First thing I would check is the data types - the exact definition of datatypes varies from database to database. I would create a mapping list that tellme what to map each of the datatypes to. That will help in building the new tables. I would also check for data tables or columns that are not being used now. No point in migrating them. Do the same with functions, job, sps, etc. Now is the time to clean out the junk.
How are you accessing the data through sps or dynamic queries from the database? Check each query by running it aganst a new dev database and make sure they still work. Again there are differences between how the two flavors of SQl work. I've not used my sql so I'm not sure what some of the common failure points are. While you are at it you might want to time new queries and see if they can be optimized. Optimization also varies from database to database and while you are at it, there are probably some poorly performing queries right now that you can fix as part of the migration.
User defined functions will need to be looked at as well. Don't forget these if you are doing this.
Don't forget scheduled jobs, these will need to be checkd and recreated in myslq as well.
Are you importing any data ona regular schedule? All imports will have to be rewritten.
Key to everything is to use a test database and test, test, test. Test everything especially quarterly or annual reports or jobs that you might forget.
Another thing you want to do is do everything through scripts that are version controlled. Do not move to production until you can run all the scripts in order on dev with no failures.
One thing I forgot, make sure the dev database you are running the migration from (the sql server database) is updated from production immediately before each test run. Hate to have something fail on prod because you were testing against outdated records.
Your client code is almost certain to be the most complex part to modify. Unless your application has a very high quality test suite, you will end up having to do a lot of testing. You can't rely on anything working the same, even things which you might expect to.
Yes, things in the database itself will need to change, but the client code is where the main action is, it will need heaps of work and rigorous testing.
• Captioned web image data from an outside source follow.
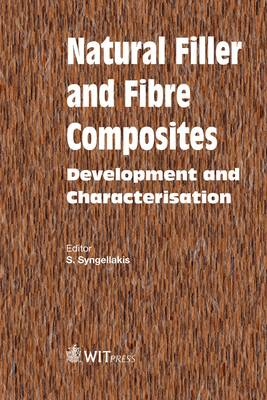 Natural Filler and Fibre Composites: Development and Characterisation (Hardback)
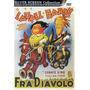 Fra Diavolo O Gordo E O Magro (1933) Stan Laurel Oliver Hard
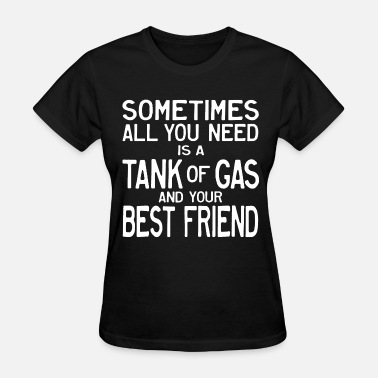 Dollars Tank of Gas and a Friend - Women's T-Shirt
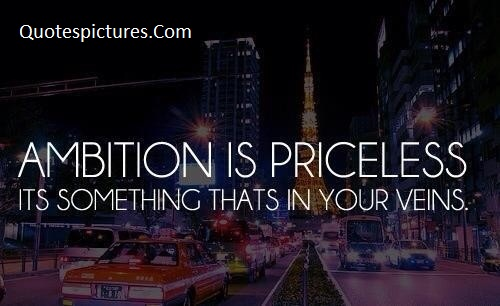Ambition Priceless - Quotes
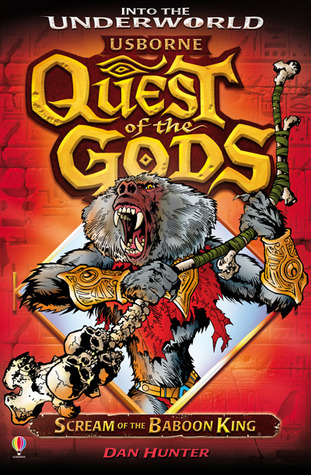 Scream of the Baboon King (Quest of the Gods, #8) Dan Hunter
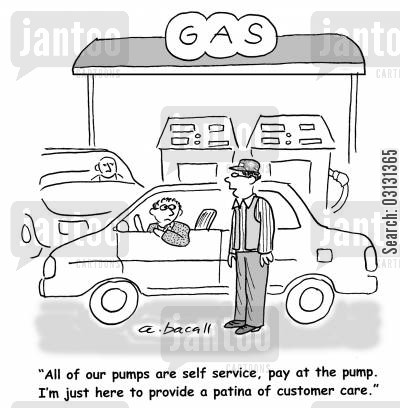 gas pumps cartoon humor: All our pumps are self service, pay at the pump. I'm just here to provide a patina of customer care.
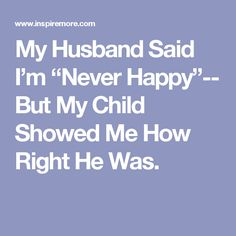 """My Husband Said I'm """"Never Happy""""-- But My Child Showed Me How Right He Was."""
Forget migrating the data, that is the last thing which should be on your mind; the database schema can probably be converted without too much difficulty; other database objects (SPs, views etc) could cause issues, but the client code is where the focus of the problems will be.
Almost every routine which executes a database query will need to be changed, but absolutely all of them will need to be tested. This will be nontrivial.
I am currently looking at migrating our application's main database from MySQL 4.1 to 5, that is much less of a difference, but it will still be a very, very large task.